Retrieve every line from the records in which the word "Ruotare" occurs.

• **Extracted information**:
=== Section Start ===
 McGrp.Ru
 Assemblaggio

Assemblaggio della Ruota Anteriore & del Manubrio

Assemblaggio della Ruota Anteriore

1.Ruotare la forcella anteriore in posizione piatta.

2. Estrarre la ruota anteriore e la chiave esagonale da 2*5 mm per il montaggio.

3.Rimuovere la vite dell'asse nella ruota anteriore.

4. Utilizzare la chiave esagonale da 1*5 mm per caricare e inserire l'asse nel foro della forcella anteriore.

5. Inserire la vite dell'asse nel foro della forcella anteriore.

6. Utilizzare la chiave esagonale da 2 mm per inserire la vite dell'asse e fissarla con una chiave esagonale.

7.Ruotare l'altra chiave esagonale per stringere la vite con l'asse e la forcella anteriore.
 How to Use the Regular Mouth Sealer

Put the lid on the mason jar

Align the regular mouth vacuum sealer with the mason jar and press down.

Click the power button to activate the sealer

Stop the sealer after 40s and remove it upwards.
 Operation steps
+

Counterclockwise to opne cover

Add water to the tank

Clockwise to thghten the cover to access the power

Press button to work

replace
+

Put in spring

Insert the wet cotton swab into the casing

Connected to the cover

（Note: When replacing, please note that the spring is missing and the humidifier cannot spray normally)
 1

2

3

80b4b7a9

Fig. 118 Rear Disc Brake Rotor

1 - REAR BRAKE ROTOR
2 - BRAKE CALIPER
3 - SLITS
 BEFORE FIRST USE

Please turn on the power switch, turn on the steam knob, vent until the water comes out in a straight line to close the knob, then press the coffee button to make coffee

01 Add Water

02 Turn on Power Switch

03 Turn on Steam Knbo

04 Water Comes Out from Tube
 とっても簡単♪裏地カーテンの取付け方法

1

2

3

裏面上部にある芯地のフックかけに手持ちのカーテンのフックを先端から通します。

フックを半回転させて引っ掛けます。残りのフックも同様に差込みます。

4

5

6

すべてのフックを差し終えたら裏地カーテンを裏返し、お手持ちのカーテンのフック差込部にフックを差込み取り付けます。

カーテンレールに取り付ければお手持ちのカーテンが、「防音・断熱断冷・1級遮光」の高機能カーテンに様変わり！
=== Section End ===
• **Answer to this task**:
1.Ruotare la forcella anteriore in posizione piatta.
7.Ruotare l'altra chiave esagonale per stringere la vite con l'asse e la forcella anteriore.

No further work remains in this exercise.